画像が近いところまで来たら、しばらくプロンプトを打つのをやめること。Photoshop、Procreate、Affinityなど、自分が使い慣れたツールに取り込もう。気になる部分を直し、奇妙な物体を消し、手をきれいにし、シルエットを見やすくし、体を少し動かし、隅を暗くする。それから戻せばいい。昔ながらの画像編集を数分行うだけで、機械にもっとうまく推測してもらおうと1時間かけて頼み続ける手間を省ける。
開始フレームと終了フレームに注意を払うこと。わずかな違いがアニメーション全体を変えてしまうことがある。頭の傾きがほんの少し違う、腕の形がすっきりしている、表情が落ち着いている、背景がごちゃごちゃしていない。こうした小さなことが、動きが生き生きと感じられるか、それとも壊れて見えるかを左右する。画像は見た目以上に多くの指示を与えているのだ。
幸運な偶然は残しておくこと。奇妙な出力の多くは使い捨てにできるが、そうでないものもある。時にはモデルが誤解した結果、予定していたものよりも良いシーンへの入り口を与えてくれることがある。それでも何を採用すべきかは自分で判断しなければならないが、それもまた楽しみの一部だ。
AIのせいで怠け者になっているのか?
この制作プロセスは、私を作業から切り離すようなものではなかった。むしろ何度も作業の中へと私を引き戻した。描くこと、直すこと、切り抜くこと、比較すること、選ぶこと、捨てること、そして、正しいはずのフレームよりもなぜか生命感のある奇妙なフレームを残しておくこと。AIの部分こそが最も未来的に感じられるだろうと予想していたが、実際には多くの場面で、目と判断力と直感によって下される、とても「クラシック」な決断こそが本当の進歩をもたらしていた。
だからこそ、遠くから議論するだけでなく、実際にこれらのツールに時間を費やせば、驚くクリエイターも多いのではないかと思う。

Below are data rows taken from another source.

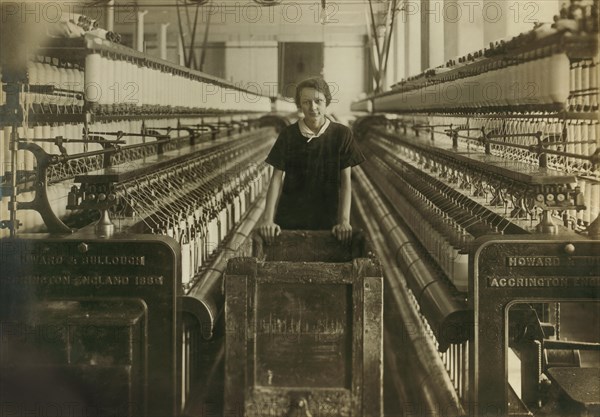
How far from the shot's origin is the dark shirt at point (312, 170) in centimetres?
377

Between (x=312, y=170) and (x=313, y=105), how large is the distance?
1.35 ft

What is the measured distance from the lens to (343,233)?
11.3 ft

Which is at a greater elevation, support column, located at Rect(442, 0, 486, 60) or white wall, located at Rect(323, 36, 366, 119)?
white wall, located at Rect(323, 36, 366, 119)

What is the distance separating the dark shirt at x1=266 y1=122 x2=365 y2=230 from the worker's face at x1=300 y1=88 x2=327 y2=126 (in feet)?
0.29

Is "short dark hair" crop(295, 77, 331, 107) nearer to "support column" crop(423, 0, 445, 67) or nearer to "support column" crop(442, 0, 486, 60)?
"support column" crop(442, 0, 486, 60)

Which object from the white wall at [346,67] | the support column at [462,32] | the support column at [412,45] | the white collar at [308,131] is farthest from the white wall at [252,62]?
the white collar at [308,131]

AIをめぐる会話には、アーティストが消え、機械だけが作品を作り上げるというバージョンが存在する。そのバージョンに人々が怒りを感じる理由は理解できるし、私自身もそれは望んでいない。だが、実際に私が体験したものは、それよりもずっと関わりが深く、楽しく、興味深いものだった。
それでも私は多くの判断を下さなければならなかった。何がおかしいのかを見極める必要があった。良い部分を悪い部分から救い出す必要があった。画像を別のプログラムに持ち込み、手を動かして直す必要があった。フレームを選び、シーンを形作り、いつ「正しい感覚」になったかを判断する必要があった。
だから、アート志向の人々がAIを単なる「怠け者のボタン」として切り捨てるとき、その疑念は理解できる。だが同時に、そのボタンの周りでどれだけの作業が行われているかを、彼らは過小評価しているのではないかとも思う。
もしかすると、作業の形そのものが変わるのかもしれない。ある部分は速くなり、ある部分は奇妙になるのかもしれない。技術は外から説明しづらい場所へと移っていくのかもしれない――画像の準備、シードの選択、出力の修正、偶然の発見、カットとカットの間の連続性の構築、機械が斜め方向に夢を見続ける中で世界の一貫性を保つこと。
私には、それが創造的な作業が減っているようには思えない。
それはむしろ、別の種類の負荷のように聞こえる。
そして少なくとも私にとって、その負荷は何かを開いてくれた。頭の中に漂わせたままだったシーンたちが、突然行き場を得た。ラフな絵にも、ページの先に別の人生が生まれた。「役に立たない」美しいものを作るという発想が、もうそれほど遠く感じられなくなった。
それが私の言う「堰が切れる」という意味だ。すべてが簡単になったわけではない。
ただ、初めて、多くのことが「始めるのに十分可能」だと感じられたのだ。